Studio album by Miguel Bosé
- Released: February 8, 2005
- Recorded: Willows Mead, London, Sintonía Studios Spain
- Genre: Pop, EDM
- Length: 1:07:04
- Label: Warner Music
- Producer: Antonio Cortes

Miguel Bosé chronology
| Por vos muero (2004) | Velvetina (2005) | Papito (2007) |

= Velvetina =

Velvetina (Velvetine) is an album released in 2005 by the Spanish-Italian singer Miguel Bosé. Bosé has not yet made it clear whether the name was inspired by the Australian-manufactured decorative finish that describes itself as "a strong, fine-grained decorative plaster finish with a distinctive velvety appearance". The album was released in Spain as an audio CD, and as a special edition for the Creative Zen which featured audio, a video clip for each of the 13 songs and photography.

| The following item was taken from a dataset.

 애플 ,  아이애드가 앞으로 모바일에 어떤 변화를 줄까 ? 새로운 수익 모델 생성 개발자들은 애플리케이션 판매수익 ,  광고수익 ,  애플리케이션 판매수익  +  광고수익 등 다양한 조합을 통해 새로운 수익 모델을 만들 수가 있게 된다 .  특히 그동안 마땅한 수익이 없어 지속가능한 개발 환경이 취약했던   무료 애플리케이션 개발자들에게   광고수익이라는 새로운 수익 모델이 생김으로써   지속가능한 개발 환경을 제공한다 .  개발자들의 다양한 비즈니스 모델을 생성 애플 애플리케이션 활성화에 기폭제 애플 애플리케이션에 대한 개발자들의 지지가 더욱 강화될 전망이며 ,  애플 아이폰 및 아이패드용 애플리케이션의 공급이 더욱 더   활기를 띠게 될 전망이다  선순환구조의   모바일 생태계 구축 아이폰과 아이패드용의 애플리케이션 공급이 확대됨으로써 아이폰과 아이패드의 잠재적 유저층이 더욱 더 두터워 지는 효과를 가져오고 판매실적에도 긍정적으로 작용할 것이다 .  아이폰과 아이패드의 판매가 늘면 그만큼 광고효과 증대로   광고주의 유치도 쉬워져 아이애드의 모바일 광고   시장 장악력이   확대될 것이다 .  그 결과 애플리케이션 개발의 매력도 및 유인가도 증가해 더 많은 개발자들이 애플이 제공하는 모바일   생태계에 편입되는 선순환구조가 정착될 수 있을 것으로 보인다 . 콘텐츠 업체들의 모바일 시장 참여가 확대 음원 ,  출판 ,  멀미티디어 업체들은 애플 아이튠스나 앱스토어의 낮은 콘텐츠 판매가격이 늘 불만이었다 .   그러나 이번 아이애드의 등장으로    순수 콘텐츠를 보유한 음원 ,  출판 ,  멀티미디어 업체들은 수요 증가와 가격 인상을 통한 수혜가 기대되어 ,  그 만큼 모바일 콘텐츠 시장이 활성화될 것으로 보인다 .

The album is an example of Miguel Bosé's innovative style; with Velvetina he blended Latin pop music with trip hop and electronic dance. Speaking of producing this album he said "Fue un trabajo muy interesante y estimulante, vamos, un reto." (It was interesting and stimulating work, yes, a challenge).
Personnel include Miguel Bosé as the main vocalist and instrumentalist, with Helen de Quiroga doing backup vocals and Antonio Cortés playing various instruments on the album.

== Track list ==

1. Ojalá Ojalá (Hopefully, Hopefully) (4:43)
2. Aun Más (Even More) (4:53)
3. No Se Trata De (It is Not About) (4:46)
4. Hey Max (Hey Max) (4:38)
5. Celeste Amor (Celestial Love) (4:21)
6. Ella Dijo No (She Said No) (4:42)
7. De La Mano De Dios (From the Hand of God) (4:02)
8. La Tropa Del Rey (The King's Troop) (4:51)
9. Verde Canalla (Green Scoundrel/Swine) (4:48)
10. Paro El Horizonte (I Stop the Horizon) (3:39)
11. Down With Love (Down with Love) (4:33)
12. Tu Mano Dirá	(Your Hand will Tell) (4:42)
13. May Day	(May Day) (4:35)
14. Remix (Ella Dijo No) (She Said No) (7:49)

== Singles ==

Two singles were released from Velvetina.
- The first was "Down With Love", the video clip was vetoed in some countries as it contained references to the famous porn artist Nacho Vidal.
- The second single was "Hey Max", the music video of which was directed by the acclaimed Spanish artist Jaume de La Iguana.